Graham, Feinstein Want DOJ To Reverse Wire Act Opinion


A pair of U.S. Senators apparently are not happy that Pennsylvania last month exercised its right to legalize online poker.

Senators Lindsey Graham (R-SC) and Dianne Feinstein (D-CA) signed a letter dated Nov. 21 that urges the Trump Administration, specifically the Department of Justice, to reverse a 2011 legal opinion that allowed for states to launch online betting industries. Pennsylvania became just the fourth state to do so after its governor signed the gambling reform legislation. Other states are expected to follow Pennsylvania.

Graham and Feinstein have a history of opposing online gaming. Graham pushed legislation to ban the activity in the past, thanks to lobbying efforts from billionaire casino titan Sheldon Adelson. Adelson owns and operates the world’s largest developer of brick-and-mortar casinos. The Adelson-backed legislation aimed to “restore” the 1961 Wire Act, the law that the Obama DOJ watered down. Despite not being a member of her state’s legislature, Feinstein asked California lawmakers to refrain from legalizing and regulating online poker.
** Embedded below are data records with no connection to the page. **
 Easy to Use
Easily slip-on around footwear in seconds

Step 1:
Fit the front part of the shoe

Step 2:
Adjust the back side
“Pennsylvania has recently enacted legislation authorizing internet gambling, and other states are lined up to follow suit,” said Graham and Feinstein. “Online casinos are already operating across state lines pursuant to compacts, and states are contemplating opening up their online casinos to foreign markets. We fear that unless the DOJ promptly revisits its 2011 opinion, our prediction that online casinos could spread across the country could come to pass.”
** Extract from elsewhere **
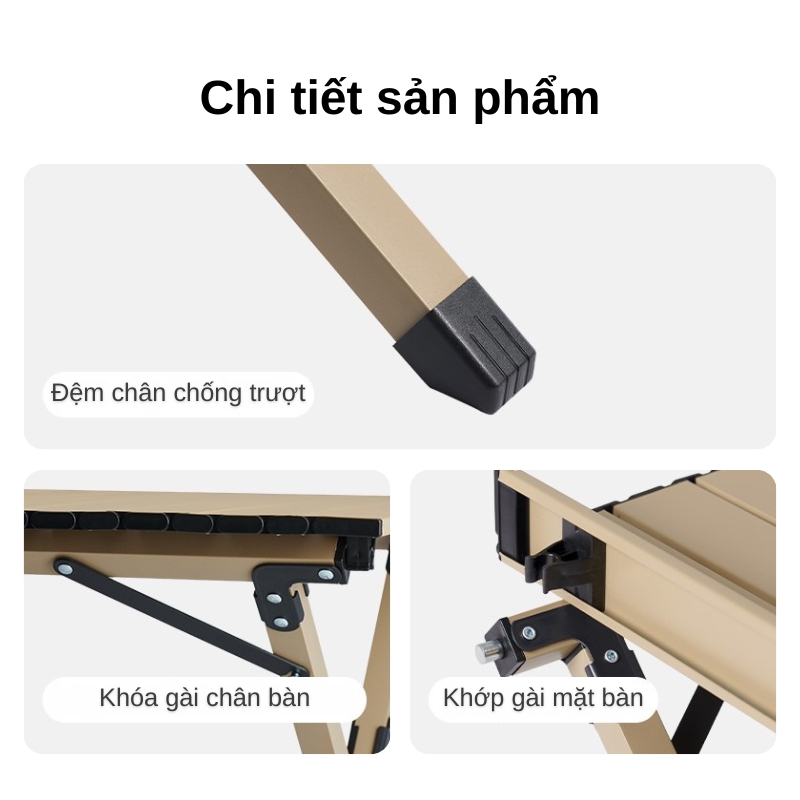 Chi tiết sản phẩm

Đệm chân chống trượt

Khóa gài chân bàn

Khớp gài mặt bàn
The letter alleged that online gambling “preys” upon “society’s most vulnerable,” a dubious statement considering research that indicates the most common online gambler has a bachelor’s degree and makes around the median household income in the U.S.

They said that Congress should rule on internet casinos, but it might not be up to them.
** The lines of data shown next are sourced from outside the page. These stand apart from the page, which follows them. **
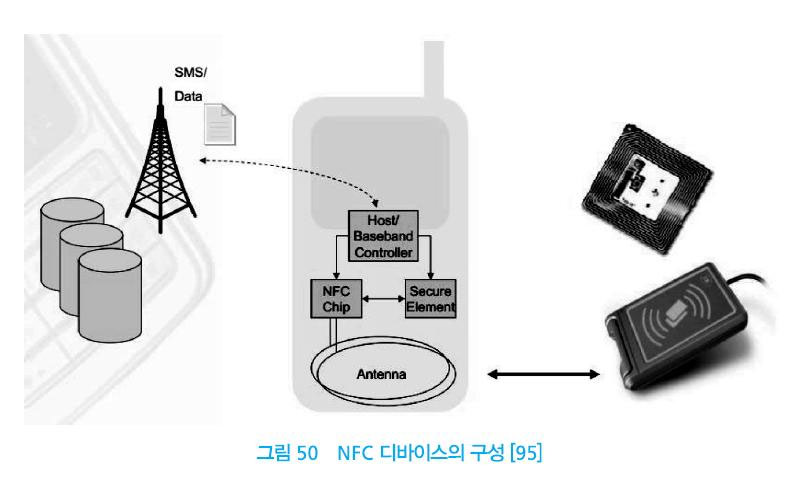 SMS/
Data

Host/
Baseband
Controller

NFC
Chip

Secure
Element

Antenna

그림 50 NFC 디바이스의 구성 [95]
The letter came just days before the U.S. Supreme Court’s upcoming Dec. 4 hearing on the constitutionality of a 1992 federal law that bans sports betting outside a few states. Should that law be struck down, it would clear the way for any state to OK sports gambling, without fear of a federal crackdown. That would likely also apply to online casinos, as states would not have to listen to the feds on gambling-related matters.

New Jersey, which already has online casinos and is pushing for sports books in Atlantic City, believes that the sports betting case will lead to more wagering in cyberspace.

“If we win sports wagering, online gaming will go to every state that adopts sports betting,” David Rebuck, director of the New Jersey Division of Gaming Enforcement, told the Associated Press recently. “As soon as sports wagering is legalized, online gambling will follow right behind it.”